Tasks to perform:
1. In the mailing-list post about frame buffers in the Sun IPC, how many monitors are on the IPC at the writer's friend's house?
2. Carry on the mailing-list post about Sun IPC frame buffers from the point where it stops.

Page:
--- START ---

[SunRescue] How FAST is a SUN IPC

Dave McGuire mcguire at neurotica.com
Thu Jul 6 19:59:39 CDT 2000


On July 6, Fleet Captain Druaga wrote:
> I know from experience that you can't use two _separate_ frame buffers in an
> IPC.  You can however discount the integrated BW frame buffer if you have
> another one installed as the SBUS one "should" take over control of the
> video. However I have heard of people using more than one SBUS frame buffer
> in Sparc 1 and above systems.

  My intention is not to argue with you...but this is definitely
incorrect.  The onboard framebuffer sits on the sbus in a "virtual"
(electrical) sense, even though it's not a separate card with an sbus
connector.  The cards coexist with their own address spaces, and it's
up to the operating system's device drivers to properly probe &
initialize them upon boot.

  Laziness prevents me from actually doing it, but I was originally
going to prove a point by driving to my friend's house a few miles
from here and replying to this email on his IPC that has three
monitors on it. :)

  I might respectfully suggest that your machine, if it didn't behave
correctly with multiple heads, might have been misconfigured or had
some sort of weird revision conflict.  If you want to hack on this
again at some point, I'd be happy to help you track down what was
preventing your other framebuffer from operating.

--- END ---

Provided data:

--- START ---

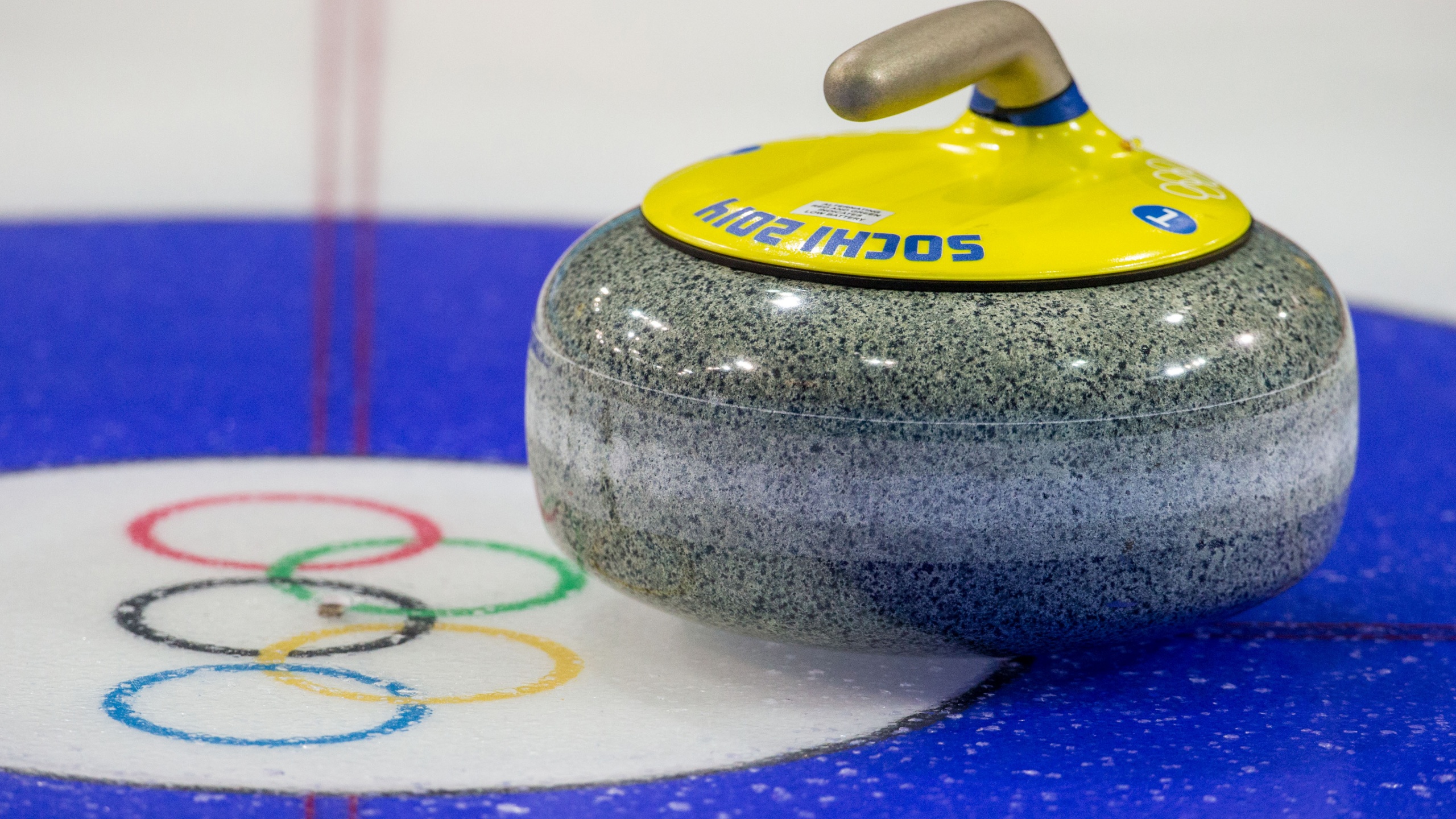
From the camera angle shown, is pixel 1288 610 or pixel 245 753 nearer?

--- END ---

Task-by-task results:
1. Three.

2.
  What does happen here, though, which can be confusing at first, is
that the onboard framebuffer is in a "higher numbered" sbus slot, in
the virtual sense...any framebuffers in "lower" numbered slots
(i.e. any of the real, physical sbus slots) will override it FOR THE
BOOT ROM OUTPUT and bootup messages and such.  The boot rom will use
the first framebuffer it finds and recognizes for its output if it is
configured to use a framebuffer instead of a serial console.

> They're also good for dedicated uses.  For instance I have two running at
> separate houses running NetBSD (www.netbsd.org) and bnetd (www.bnetd.org)
> and doing fine as standalone Battlenet(tm) servers for local LAN games.
> (The bnetd source took me about 2 hours to make and compile on the
> IPC(25mhz) compared to about 45 minutes on a faster IPX(40mhz))

  Quite true...unless there are folks here who have much better
connectivity than I do, in the case of network services provided to
the outside world, the bottleneck will *always* be the leased line.
Always.  All but the oldest of SPARC machines can saturate a 10mbps
ethernet all by themselves.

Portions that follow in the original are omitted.